Part of Palo Alto police Chief Lynne Johnson's presentation will include videos of people being shot with a stun gun.
These videos were taken in real-life situations by other police agencies, Johnson said.
At last week's meeting, Johnson told the panel that the presentation would include a live Taser stunning of a volunteer from the police department.
Some members of the task force balked at the idea, not wanting to be directly responsible for a deliberate infliction of pain, so Johnson changed to the video format.
But she held fast to the idea that if the task force is going to educate itself as wholly as possible, the use of a stun gun is important to see.
"It is painful. It is an unpleasant experience, but hopefully, after our presentation, people will understand the myths and misconceptions and misunderstandings" about such weapons, she said.
Santa Clara County deputy district attorney Jay Boyarsky is on the task force and knows that even just watching a video will not be a welcome sight. He compared it to what juries must sometimes go through when hearing cases involving child molestation or rape. "It's scarring and unpleasant," he said, "but it is done in the service of the greater good."
It will not be an easy job. Taser use has generated many questions about how dangerous it is and under what circumstances it is used.
In November, the family of a Fresno man, who died after being stunned by San Jose police, filed a federal lawsuit claiming he was the victim of excessive and unreasonable force.
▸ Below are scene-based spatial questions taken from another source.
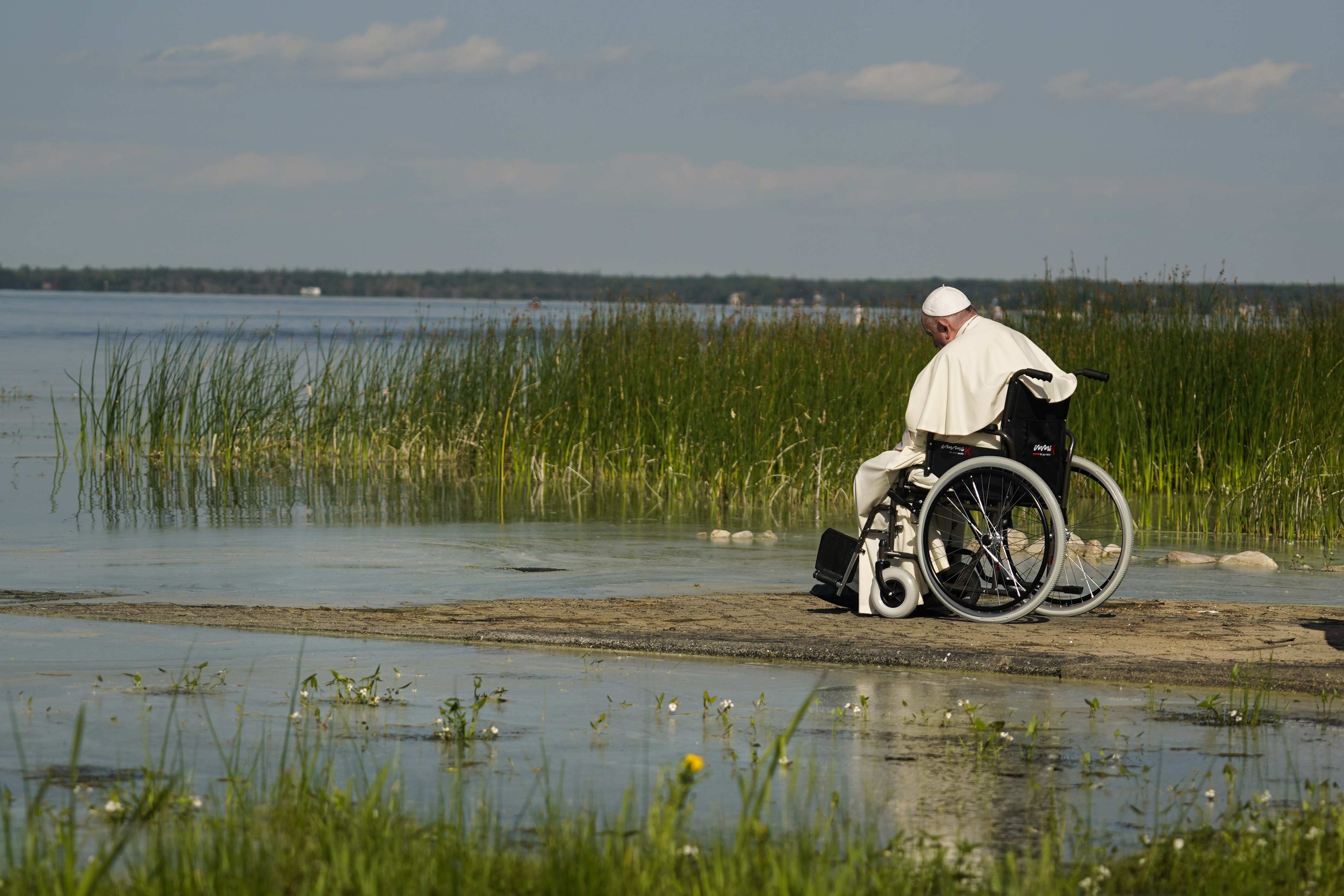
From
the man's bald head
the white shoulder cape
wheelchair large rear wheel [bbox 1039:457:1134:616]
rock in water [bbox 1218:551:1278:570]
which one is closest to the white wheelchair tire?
wheelchair large rear wheel [bbox 1039:457:1134:616]

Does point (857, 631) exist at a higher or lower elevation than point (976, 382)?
lower

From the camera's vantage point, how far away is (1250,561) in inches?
407

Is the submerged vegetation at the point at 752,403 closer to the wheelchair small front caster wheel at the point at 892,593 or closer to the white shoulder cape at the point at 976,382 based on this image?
the white shoulder cape at the point at 976,382

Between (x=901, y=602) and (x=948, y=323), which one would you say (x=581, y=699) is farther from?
(x=948, y=323)

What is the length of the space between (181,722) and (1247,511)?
992cm

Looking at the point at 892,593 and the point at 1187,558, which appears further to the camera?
the point at 1187,558

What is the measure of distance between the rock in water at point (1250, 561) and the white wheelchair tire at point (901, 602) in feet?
12.2

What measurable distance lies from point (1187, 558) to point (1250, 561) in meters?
0.41

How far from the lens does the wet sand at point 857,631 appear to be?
6.22 metres

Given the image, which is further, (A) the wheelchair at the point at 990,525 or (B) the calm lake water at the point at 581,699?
(A) the wheelchair at the point at 990,525

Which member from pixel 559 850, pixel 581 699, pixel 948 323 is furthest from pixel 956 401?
pixel 559 850

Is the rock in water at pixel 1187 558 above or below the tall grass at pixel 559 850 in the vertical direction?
below

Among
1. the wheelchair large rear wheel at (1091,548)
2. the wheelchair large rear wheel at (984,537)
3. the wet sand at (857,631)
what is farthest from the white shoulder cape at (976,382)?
the wet sand at (857,631)

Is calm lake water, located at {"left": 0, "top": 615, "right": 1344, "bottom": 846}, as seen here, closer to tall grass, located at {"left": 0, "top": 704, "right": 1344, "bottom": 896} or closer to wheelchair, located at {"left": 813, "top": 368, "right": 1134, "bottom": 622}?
tall grass, located at {"left": 0, "top": 704, "right": 1344, "bottom": 896}
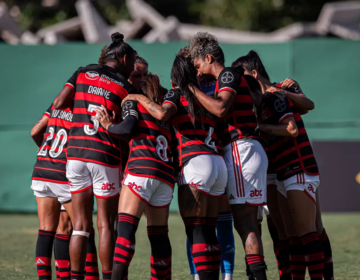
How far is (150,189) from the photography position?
451 centimetres

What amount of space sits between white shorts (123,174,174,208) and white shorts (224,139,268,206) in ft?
1.70

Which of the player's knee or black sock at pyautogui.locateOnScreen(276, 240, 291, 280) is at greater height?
the player's knee

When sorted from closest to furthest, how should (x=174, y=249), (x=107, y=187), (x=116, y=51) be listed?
(x=107, y=187)
(x=116, y=51)
(x=174, y=249)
The Santa Clara County coroner included the use of the Taser and pepper spray as a contributing factor in the man's death -- one of the first times that has happened in Santa Clara County.
More than a quarter-million Tasers are in use by police departments nationwide and justified as a control method far less lethal than a gun.
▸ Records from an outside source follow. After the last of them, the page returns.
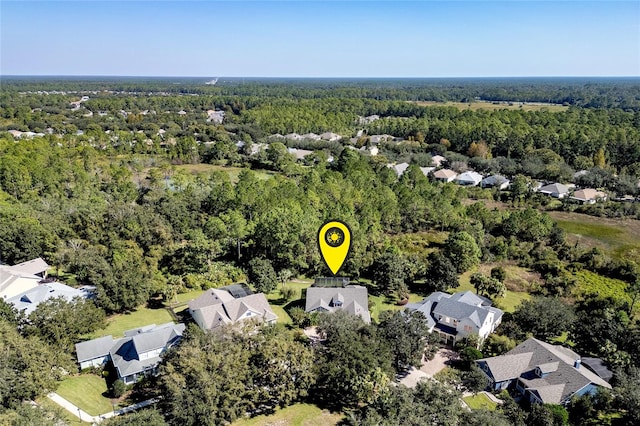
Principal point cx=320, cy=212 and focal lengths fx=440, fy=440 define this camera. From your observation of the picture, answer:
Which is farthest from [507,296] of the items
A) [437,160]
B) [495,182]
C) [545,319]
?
[437,160]

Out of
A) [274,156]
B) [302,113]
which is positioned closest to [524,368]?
[274,156]

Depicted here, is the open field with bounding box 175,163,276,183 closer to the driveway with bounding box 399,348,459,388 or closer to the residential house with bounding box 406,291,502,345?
the residential house with bounding box 406,291,502,345

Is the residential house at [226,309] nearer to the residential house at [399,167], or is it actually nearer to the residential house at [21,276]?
the residential house at [21,276]

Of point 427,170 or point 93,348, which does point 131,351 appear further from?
point 427,170

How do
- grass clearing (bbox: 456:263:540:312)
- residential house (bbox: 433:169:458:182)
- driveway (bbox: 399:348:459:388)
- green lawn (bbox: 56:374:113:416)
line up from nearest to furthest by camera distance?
green lawn (bbox: 56:374:113:416) < driveway (bbox: 399:348:459:388) < grass clearing (bbox: 456:263:540:312) < residential house (bbox: 433:169:458:182)

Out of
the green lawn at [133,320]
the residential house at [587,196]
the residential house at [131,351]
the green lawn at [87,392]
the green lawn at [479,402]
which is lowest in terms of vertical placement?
the green lawn at [479,402]

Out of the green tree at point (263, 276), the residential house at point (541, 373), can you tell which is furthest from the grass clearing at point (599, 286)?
the green tree at point (263, 276)

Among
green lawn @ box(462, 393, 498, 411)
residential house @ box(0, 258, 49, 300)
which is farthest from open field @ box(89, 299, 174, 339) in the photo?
green lawn @ box(462, 393, 498, 411)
The San Jose police department was the first in the Bay Area to use the weapon. Other Taser-carrying departments now include Gilroy, Fremont, Morgan Hill, Belmont, San Bruno, San Mateo and San Mateo County SWAT teams.
The Taser inflicts five seconds of 50,000 volts of electricity, and its effect on the body is not completely predictable. The American Civil Liberties Union and Amnesty International have been lobbying hard for its use to be suspended.
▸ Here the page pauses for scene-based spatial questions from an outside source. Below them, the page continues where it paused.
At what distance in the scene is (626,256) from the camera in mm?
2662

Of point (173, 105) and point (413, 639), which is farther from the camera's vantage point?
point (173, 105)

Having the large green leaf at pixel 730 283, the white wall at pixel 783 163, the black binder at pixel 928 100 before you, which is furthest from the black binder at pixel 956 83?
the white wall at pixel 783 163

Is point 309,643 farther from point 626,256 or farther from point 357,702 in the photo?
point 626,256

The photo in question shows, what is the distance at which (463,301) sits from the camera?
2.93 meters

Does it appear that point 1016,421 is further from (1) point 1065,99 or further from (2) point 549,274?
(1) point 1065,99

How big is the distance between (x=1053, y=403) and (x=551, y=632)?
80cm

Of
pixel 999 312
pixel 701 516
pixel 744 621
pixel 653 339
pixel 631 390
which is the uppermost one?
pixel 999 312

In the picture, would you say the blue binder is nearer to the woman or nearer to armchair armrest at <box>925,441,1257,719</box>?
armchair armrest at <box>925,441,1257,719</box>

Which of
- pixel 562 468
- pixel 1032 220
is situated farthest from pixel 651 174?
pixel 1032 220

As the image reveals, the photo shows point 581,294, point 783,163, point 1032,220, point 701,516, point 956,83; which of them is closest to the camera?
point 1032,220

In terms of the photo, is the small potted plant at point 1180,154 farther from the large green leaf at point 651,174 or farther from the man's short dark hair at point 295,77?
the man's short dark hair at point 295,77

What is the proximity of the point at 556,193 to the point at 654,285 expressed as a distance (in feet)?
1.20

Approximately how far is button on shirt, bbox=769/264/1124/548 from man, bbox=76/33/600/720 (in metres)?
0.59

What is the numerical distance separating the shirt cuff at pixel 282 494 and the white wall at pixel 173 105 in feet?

The ACLU recently asked the San Jose City Council to produce a report on stun-gun incidents.
The Palo Alto Task Force includes a physician, a public defender, a mediator, a nurse, two members of the city's Human Relations Commission, a rabbi, a member of the NAACP, a city attorney, a Palo Alto police captain and the attorney hired by the department to act as its auditor.
IF YOU'RE INTERESTED
The task force will meet at 6 p.m. in the meeting room of the city's Art Center, 1313 Newell Road.